• THE TIMELESS ALLURE OF SCOTLAND'S GRANDEST CORRIE

    Published 9th December 2014, 20:06

    IF there was an award for taking the breath away Coire Mhic Fhearchair would be an annual recipient.

    The sight of the Triple Buttress towering over that little loch in a semi-circle of rock heaven comes as a revelation, no matter how many times you have seen it. If the mountain gods needed a place to sit this would be their Asgard.

    Once you climb over the final lip into that corrie, you are under its spell forever. That’s probably why I ended up there again last week. It certainly wasn’t a pre-planned visit. With the weather in different moods all over the country, it was a day for a magical, mystery tour. Just get in the car and drive north-west until you find the best conditions.

    The run up the A9 highlighted the variations, cold and misty at times, rain at others. But as I neared Aviemore, the light was breaking through beautifully off to the west. 
    Inverness, sitting in the dip of the Moray Firth, was more like Atlantis, a lost city under a sea of mist, but sunshine and clear skies reigned when I popped out the other side.

    My first instinct was to head for the wilds of Sutherland. Skye and Knoydart had also been in the equation. But as I neared the Tore roundabout the car seemed to make the decision for me. We went left, back into the mist around Achnasheen and then Kinlochewe. We were going to Torridon, iron filings being pulled by a giant magnet.

    Beinn Eighe is not so much a mountain, more a mountain range. It contains two Munros, four Munro Tops and one Corbett on a ridge that runs almost 10km from Kinlochewe.

    The unblemished blue sky couldn’t disguise the chill as I geared up in the car park. In summer, it can be filled to overflowing but today there were just two other cars. And if I wanted an omen that this was going to be a good day, then here it was, in the shape of Hugh Munro. No, not that one. This Hugh came from Beauly, and unlike Sir Hugh, he had conquered all the Munros, not just once but four times.
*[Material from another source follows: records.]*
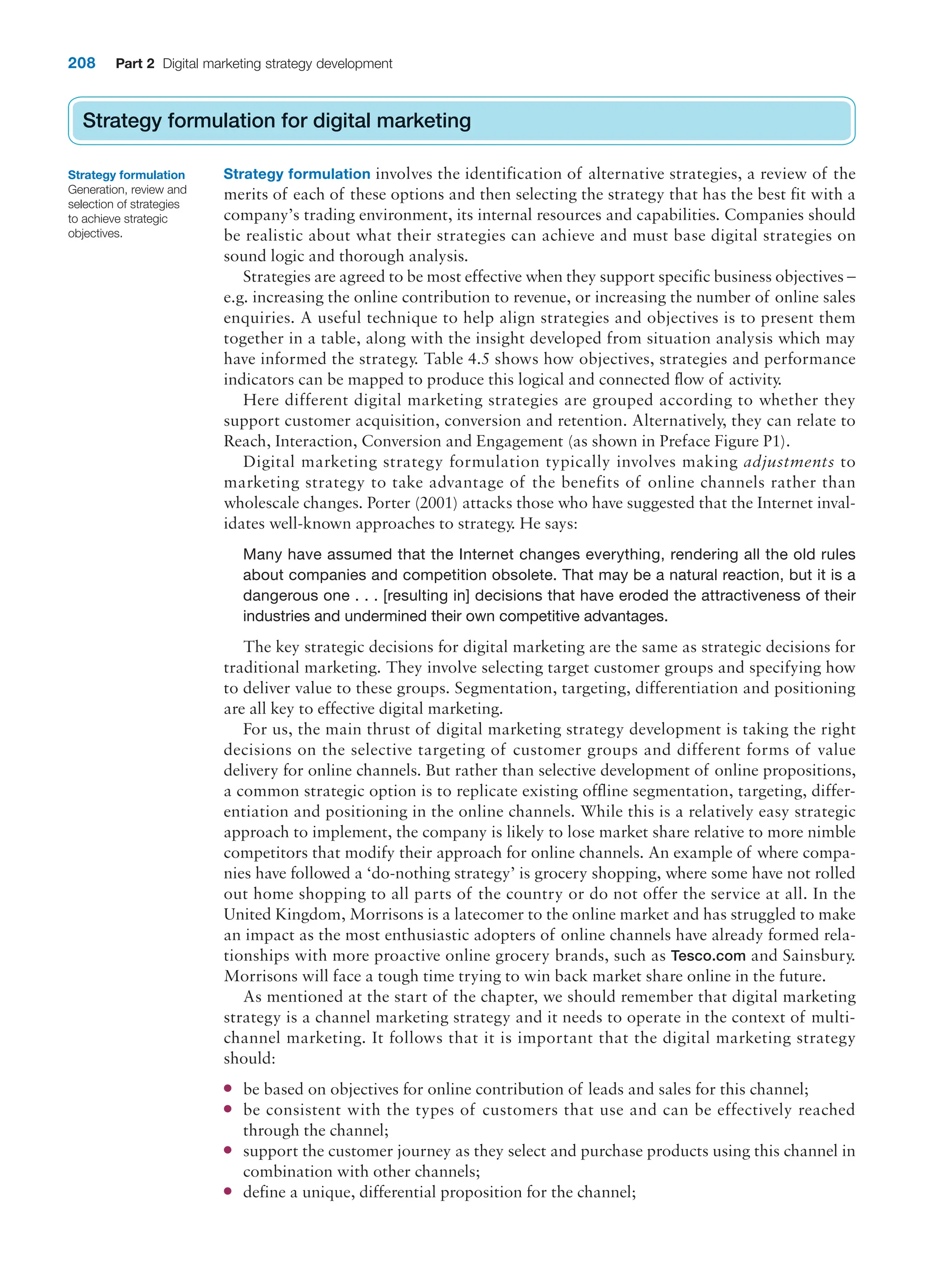 208 Part 2 Digital marketing strategy development
Strategy formulation for digital marketing
Strategy formulation involves the identification of alternative strategies, a review of the
merits of each of these options and then selecting the strategy that has the best fit with a
company’s trading environment, its internal resources and capabilities. Companies should
be realistic about what their strategies can achieve and must base digital strategies on
sound logic and thorough analysis.
Strategies are agreed to be most effective when they support specific business objectives –
e.g. increasing the online contribution to revenue, or increasing the number of online sales
enquiries. A useful technique to help align strategies and objectives is to present them
together in a table, along with the insight developed from situation analysis which may
have informed the strategy. Table 4.5 shows how objectives, strategies and performance
indicators can be mapped to produce this logical and connected flow of activity.
Here different digital marketing strategies are grouped according to whether they
support customer acquisition, conversion and retention. Alternatively, they can relate to
Reach, Interaction, Conversion and Engagement (as shown in Preface Figure P1).
Digital marketing strategy formulation typically involves making adjustments to
marketing strategy to take advantage of the benefits of online channels rather than
wholescale changes. Porter (2001) attacks those who have suggested that the Internet inval-
idates well-known approaches to strategy. He says:
Many have assumed that the Internet changes everything, rendering all the old rules
about companies and competition obsolete. That may be a natural reaction, but it is a
dangerous one . . . [resulting in] decisions that have eroded the attractiveness of their
industries and undermined their own competitive advantages.
The key strategic decisions for digital marketing are the same as strategic decisions for
traditional marketing. They involve selecting target customer groups and specifying how
to deliver value to these groups. Segmentation, targeting, differentiation and positioning
are all key to effective digital marketing.
For us, the main thrust of digital marketing strategy development is taking the right
decisions on the selective targeting of customer groups and different forms of value
delivery for online channels. But rather than selective development of online propositions,
a common strategic option is to replicate existing offline segmentation, targeting, differ-
entiation and positioning in the online channels. While this is a relatively easy strategic
approach to implement, the company is likely to lose market share relative to more nimble
competitors that modify their approach for online channels. An example of where compa-
nies have followed a ‘do-nothing strategy’ is grocery shopping, where some have not rolled
out home shopping to all parts of the country or do not offer the service at all. In the
United Kingdom, Morrisons is a latecomer to the online market and has struggled to make
an impact as the most enthusiastic adopters of online channels have already formed rela-
tionships with more proactive online grocery brands, such as Tesco.com and Sainsbury.
Morrisons will face a tough time trying to win back market share online in the future.
As mentioned at the start of the chapter, we should remember that digital marketing
strategy is a channel marketing strategy and it needs to operate in the context of multi-
channel marketing. It follows that it is important that the digital marketing strategy
should:
● be based on objectives for online contribution of leads and sales for this channel;
● be consistent with the types of customers that use and can be effectively reached
through the channel;
● support the customer journey as they select and purchase products using this channel in
combination with other channels;
● define a unique, differential proposition for the channel;
Strategy formulation for digital marketing
Strategy formulation
Generation, review and
selection of strategies
to achieve strategic
objectives.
    The path from here is a thing of beauty, logic and precision. It cuts between two giant guardians, the menacing dark walls of Liathach on your left and the lighter, sunlit slopes of Sail Mhor to the right, crossing streams by stepping stones, passing pools of frozen water and then swinging right at a cairned junction.

    As it turns the views open out. Beinn Dearg takes centre stage while Beinn Alligin peeks shyly up to try to share the limelight, then come the Flowerdale peaks standing in a sea of rust-tinted grasses peppered by pools of water.

    The path becomes a stairway of huge boulders,  leading up past a stream tumbling over a series of rock steps. Then you reach the lip of the corrie - and that view hits you. It’s always fascinating to watch people reach this point. Almost every one stops dead in his or her tracks, as if the enormity and beauty of what is in front of them has frozen them in a moment they want to remain for ever. As a picnic spot it’s hard to better.

    The climb to the main peak now goes to the left of the lochan and reaches the ridge by means of a chimney of broken rock and loose scree, but the eyes are always drawn back to the water. From this end of the corrie it looks like an infinity pool, just hanging in space with the mountains beyond appearing as shark’s fins on the horizon.

    The final pull up to Ruadh-stac Mor, the highest peak on the circuit, is almost an anti-climax. The bitter wind made sure I wasn’t hanging around there long, a few snapshots and then frozen fingers stuffed back into gloves and off I went.

    The second Munro of Spidean Coire nan Clach isn’t far away and the continuing ridge is wonderful. Be warned - Spidean has a sting in the tail. The big, prominent cairn you reach first is not the summit, it’s a smaller one a few metres further on. I once sat here in an inversion and saw someone at the first cairn who then turned and headed down thinking his job was done.

    But I wasn’t heading for Spidean - this was all about the corrie and I wanted to capture the dying embers of the day from its bosom. I made it back to the edge just in time to sit and watch the sky turn yellow, then pink, then various tones of purple before deciding to really go for it with streaks of every colour.

    The last light blinked out on the way down but it seemed the perfect ending for a day with one of the usual suspects.